— START —

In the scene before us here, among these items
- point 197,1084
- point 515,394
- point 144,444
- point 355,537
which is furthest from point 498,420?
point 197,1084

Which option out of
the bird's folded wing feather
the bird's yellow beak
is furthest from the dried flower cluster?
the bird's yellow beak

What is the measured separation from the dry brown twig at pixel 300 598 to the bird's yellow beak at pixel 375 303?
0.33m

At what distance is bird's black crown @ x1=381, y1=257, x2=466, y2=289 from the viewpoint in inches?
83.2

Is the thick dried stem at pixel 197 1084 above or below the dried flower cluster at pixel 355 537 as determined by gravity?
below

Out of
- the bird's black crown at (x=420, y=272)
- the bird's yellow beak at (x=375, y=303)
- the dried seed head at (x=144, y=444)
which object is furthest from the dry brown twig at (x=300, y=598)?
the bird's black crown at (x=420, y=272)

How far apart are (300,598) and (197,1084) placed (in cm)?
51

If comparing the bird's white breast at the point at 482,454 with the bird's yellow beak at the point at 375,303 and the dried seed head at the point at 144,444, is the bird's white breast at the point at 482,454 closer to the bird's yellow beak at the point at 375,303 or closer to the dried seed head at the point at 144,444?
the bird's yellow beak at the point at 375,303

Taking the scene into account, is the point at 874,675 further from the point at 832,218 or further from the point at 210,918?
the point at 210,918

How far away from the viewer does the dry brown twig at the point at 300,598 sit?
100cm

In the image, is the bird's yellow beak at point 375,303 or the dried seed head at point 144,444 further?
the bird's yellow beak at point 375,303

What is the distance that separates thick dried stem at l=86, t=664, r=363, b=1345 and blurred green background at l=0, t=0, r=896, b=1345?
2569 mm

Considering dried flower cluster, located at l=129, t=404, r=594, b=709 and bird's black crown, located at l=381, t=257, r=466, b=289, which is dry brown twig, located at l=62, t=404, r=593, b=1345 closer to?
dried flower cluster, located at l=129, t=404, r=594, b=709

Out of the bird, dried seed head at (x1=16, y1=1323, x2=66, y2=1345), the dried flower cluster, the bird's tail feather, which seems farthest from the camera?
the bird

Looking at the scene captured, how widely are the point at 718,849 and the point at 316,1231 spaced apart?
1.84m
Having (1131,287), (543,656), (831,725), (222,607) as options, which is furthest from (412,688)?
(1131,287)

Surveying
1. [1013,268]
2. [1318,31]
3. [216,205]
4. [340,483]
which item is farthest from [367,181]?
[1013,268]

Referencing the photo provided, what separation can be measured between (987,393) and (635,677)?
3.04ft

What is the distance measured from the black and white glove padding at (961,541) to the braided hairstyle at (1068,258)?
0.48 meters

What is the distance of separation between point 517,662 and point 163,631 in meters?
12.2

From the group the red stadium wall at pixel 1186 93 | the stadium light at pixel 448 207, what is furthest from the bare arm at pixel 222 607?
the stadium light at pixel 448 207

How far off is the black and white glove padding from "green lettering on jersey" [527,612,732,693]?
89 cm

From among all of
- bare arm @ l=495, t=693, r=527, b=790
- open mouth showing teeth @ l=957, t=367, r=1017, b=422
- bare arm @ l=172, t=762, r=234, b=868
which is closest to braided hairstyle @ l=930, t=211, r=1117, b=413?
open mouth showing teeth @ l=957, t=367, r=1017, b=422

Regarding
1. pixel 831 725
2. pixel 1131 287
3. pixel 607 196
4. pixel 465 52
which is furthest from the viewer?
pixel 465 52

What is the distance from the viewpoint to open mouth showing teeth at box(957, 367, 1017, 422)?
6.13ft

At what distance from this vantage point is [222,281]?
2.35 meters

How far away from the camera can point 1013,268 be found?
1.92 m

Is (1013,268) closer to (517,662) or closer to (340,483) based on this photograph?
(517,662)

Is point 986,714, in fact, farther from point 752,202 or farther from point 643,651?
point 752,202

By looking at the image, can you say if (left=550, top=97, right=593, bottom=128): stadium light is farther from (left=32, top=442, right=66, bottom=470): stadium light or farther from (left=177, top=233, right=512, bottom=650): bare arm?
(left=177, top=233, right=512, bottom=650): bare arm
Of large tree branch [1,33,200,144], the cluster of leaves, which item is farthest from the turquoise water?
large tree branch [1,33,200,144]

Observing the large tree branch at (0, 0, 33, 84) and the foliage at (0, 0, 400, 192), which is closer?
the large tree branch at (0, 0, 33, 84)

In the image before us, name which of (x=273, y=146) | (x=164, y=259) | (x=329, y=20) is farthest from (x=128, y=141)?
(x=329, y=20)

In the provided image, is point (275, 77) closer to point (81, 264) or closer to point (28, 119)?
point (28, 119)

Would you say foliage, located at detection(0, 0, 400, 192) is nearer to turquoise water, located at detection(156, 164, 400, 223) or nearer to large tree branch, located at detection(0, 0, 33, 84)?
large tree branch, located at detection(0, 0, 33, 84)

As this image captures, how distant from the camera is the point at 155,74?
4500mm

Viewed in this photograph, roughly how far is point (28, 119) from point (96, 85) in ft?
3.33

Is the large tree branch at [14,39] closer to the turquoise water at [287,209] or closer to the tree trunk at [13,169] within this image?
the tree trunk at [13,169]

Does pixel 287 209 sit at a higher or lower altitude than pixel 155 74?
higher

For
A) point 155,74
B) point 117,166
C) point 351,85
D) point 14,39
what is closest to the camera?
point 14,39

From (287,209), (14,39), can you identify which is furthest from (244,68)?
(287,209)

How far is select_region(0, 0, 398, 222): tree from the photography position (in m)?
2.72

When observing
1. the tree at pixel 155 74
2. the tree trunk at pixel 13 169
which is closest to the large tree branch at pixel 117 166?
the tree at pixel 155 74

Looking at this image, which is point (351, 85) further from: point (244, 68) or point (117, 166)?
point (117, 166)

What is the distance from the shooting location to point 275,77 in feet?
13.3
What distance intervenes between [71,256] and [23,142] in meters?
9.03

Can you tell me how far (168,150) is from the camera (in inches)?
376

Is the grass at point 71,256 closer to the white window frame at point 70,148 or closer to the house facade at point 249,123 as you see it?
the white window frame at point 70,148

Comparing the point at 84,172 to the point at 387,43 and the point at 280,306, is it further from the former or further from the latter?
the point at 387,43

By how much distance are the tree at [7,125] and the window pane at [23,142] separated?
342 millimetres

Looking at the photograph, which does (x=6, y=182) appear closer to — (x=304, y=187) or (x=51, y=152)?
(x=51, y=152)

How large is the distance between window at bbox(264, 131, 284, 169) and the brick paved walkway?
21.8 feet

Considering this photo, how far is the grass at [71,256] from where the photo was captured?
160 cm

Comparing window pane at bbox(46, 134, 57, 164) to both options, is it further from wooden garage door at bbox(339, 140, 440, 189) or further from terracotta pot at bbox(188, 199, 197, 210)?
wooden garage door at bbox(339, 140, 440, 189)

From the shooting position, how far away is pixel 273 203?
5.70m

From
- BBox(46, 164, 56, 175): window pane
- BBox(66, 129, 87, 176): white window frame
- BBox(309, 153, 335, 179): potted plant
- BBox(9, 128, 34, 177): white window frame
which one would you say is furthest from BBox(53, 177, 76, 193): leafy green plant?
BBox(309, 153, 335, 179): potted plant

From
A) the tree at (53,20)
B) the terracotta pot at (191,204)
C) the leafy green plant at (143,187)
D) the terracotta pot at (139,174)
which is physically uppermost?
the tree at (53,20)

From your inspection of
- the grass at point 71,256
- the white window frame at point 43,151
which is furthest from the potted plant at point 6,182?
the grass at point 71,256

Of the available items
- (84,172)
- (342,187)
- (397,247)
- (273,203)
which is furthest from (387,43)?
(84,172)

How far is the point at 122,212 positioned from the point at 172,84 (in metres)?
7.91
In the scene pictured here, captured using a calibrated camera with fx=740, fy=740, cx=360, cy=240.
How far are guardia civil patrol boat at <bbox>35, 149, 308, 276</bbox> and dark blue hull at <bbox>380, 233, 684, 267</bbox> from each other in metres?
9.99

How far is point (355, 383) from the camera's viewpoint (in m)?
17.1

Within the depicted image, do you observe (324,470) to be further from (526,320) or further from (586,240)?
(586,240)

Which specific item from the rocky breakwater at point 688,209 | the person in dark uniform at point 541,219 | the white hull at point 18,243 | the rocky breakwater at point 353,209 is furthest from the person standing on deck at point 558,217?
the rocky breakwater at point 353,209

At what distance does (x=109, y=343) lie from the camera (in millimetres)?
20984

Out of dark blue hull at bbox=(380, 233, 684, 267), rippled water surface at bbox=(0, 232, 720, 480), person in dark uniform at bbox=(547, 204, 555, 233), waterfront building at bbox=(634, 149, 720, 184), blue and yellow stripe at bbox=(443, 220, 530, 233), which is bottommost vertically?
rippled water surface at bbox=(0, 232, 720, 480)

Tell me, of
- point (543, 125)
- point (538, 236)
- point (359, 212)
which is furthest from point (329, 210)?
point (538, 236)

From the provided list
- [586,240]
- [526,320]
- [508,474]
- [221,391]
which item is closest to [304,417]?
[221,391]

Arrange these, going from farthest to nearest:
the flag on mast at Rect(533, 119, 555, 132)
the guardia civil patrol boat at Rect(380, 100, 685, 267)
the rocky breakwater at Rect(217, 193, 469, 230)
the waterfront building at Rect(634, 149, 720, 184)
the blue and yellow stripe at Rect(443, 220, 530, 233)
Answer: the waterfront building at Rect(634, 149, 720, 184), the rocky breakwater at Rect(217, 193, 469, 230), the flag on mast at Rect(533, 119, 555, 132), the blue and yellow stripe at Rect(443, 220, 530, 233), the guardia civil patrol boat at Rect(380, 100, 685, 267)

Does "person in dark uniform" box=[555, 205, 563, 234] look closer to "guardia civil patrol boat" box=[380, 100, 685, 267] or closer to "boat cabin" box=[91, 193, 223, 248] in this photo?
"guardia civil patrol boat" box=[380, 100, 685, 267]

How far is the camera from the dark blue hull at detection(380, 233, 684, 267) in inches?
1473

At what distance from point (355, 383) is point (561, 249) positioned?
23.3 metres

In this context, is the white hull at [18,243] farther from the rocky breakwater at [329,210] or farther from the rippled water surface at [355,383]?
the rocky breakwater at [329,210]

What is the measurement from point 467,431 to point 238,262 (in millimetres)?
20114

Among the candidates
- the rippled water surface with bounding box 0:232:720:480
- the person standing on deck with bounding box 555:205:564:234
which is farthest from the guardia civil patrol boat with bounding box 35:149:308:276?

— END —

• [Instructions to follow]
Quote only the lines from the one containing "How far is the camera" through the final line of the records, with both ends included.

• [Output]
How far is the camera from the dark blue hull at detection(380, 233, 684, 267) in inches?
1473

At what distance from point (355, 383) is point (561, 249) positioned?
23.3 metres

In this context, is the white hull at [18,243] farther from the rocky breakwater at [329,210] or farther from the rippled water surface at [355,383]?
the rocky breakwater at [329,210]

What is the measurement from point 467,431 to point 238,262 (in millimetres)?
20114

Among the candidates
- the rippled water surface with bounding box 0:232:720:480
- the person standing on deck with bounding box 555:205:564:234
which is farthest from the guardia civil patrol boat with bounding box 35:149:308:276?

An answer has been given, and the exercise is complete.